公爵の娘と墓守りの青年


白い光の眩しさに目を閉じ、リフィーアは手で顔を覆った。
眩しさに驚いて声を上げるのも忘れ、リフィーアは目を閉じたまま光が収まるのを待った。


しばらくして、リフィーアは薄く目を開け、周囲を窺った。

「カイさん?」

眼前にいるはずのカイに声を掛け、リフィーアは辺りを見回す。

「ん? あ、ごめんね、リフィーアちゃん。

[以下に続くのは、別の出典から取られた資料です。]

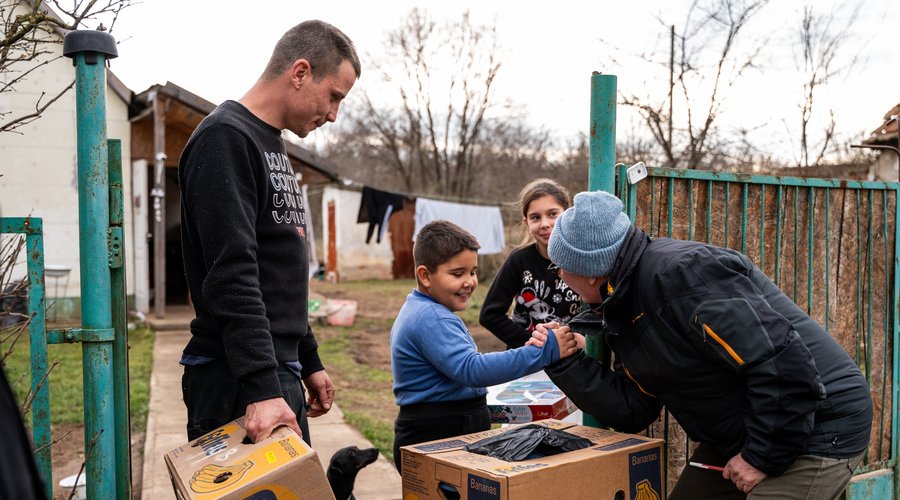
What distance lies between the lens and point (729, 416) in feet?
7.26

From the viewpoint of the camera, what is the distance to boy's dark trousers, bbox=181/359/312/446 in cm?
220

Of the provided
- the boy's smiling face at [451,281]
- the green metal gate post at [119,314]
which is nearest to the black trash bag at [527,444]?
the boy's smiling face at [451,281]

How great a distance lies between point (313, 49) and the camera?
7.45ft

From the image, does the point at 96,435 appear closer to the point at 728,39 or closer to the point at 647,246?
the point at 647,246

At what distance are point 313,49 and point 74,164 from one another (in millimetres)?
10200

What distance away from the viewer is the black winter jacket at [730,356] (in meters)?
2.02

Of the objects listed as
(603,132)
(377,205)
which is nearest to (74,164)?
(377,205)

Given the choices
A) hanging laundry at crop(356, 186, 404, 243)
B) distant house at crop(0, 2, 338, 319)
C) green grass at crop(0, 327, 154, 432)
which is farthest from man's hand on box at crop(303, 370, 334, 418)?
hanging laundry at crop(356, 186, 404, 243)

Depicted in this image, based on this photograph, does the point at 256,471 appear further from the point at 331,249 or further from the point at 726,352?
the point at 331,249

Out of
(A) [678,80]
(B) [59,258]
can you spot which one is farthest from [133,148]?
(A) [678,80]

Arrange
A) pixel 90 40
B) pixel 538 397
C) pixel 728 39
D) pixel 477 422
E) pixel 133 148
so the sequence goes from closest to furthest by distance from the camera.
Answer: pixel 90 40 < pixel 477 422 < pixel 538 397 < pixel 728 39 < pixel 133 148

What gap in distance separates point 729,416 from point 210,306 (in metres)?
1.54

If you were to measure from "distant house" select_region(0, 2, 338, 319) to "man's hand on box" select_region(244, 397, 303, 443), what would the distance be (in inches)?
356

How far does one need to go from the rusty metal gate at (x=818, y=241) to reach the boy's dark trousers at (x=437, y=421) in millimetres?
765
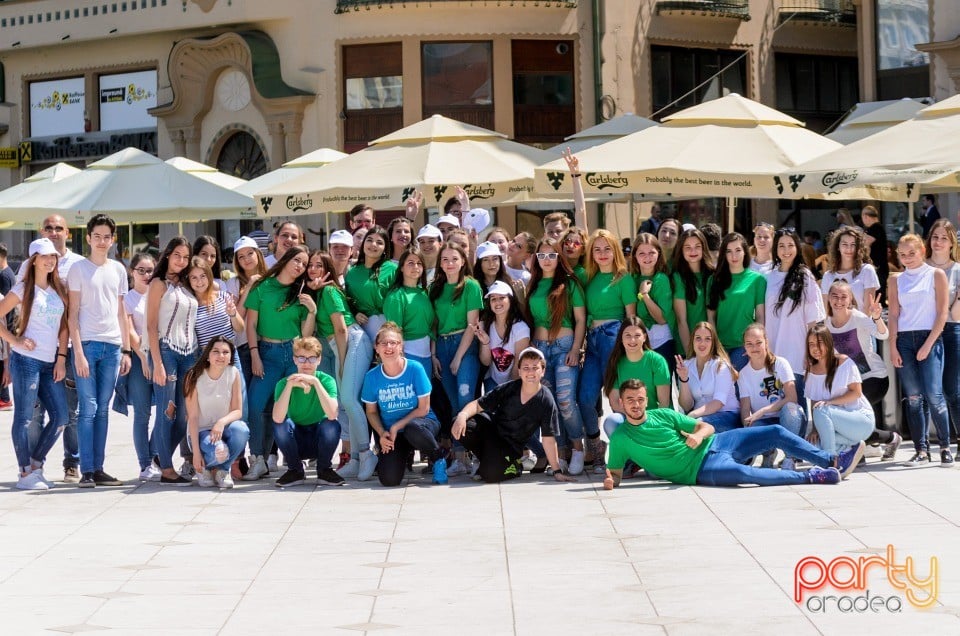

驚かせちゃったね、大丈夫だった?」

シャベルを右手に持ち、カイは穏やかに微笑する。

「大丈夫ですけど……あの、さっきの人は……?」

周囲を見回しながら、リフィーアはゆっくりカイに近付いた。
いつの間にか、呻き声を上げていた者がいないことに気付き、尋ねた。

「浄化っていうのかな。また誰かに動かされないようにするために、このシャベルを使ってるんだ」

カイの説明に、リフィーアはよく理解出来ず、眉を寄せた。

「どうして、シャベルなんですか?」

「え? それは俺が墓守りだからだけど……」

頬を掻きながら、カイは呟いた。
呟いたと同時に、再び、呻き声が聞こえた。
今度は一つではなく、たくさんの声が聞こえる。
声に驚いて、リフィーアの動きが固まる。

「これまた団体様が……」

呆れたようにカイは呟き、嘆息する。

「これじゃあ、リフィーアちゃんが帰れないから、ビアン、家まで護衛してもらえる?」

「えっ? でも、カイさんが……」

ひどく驚いて、リフィーアは呻き声に怯えながら断ろうとする。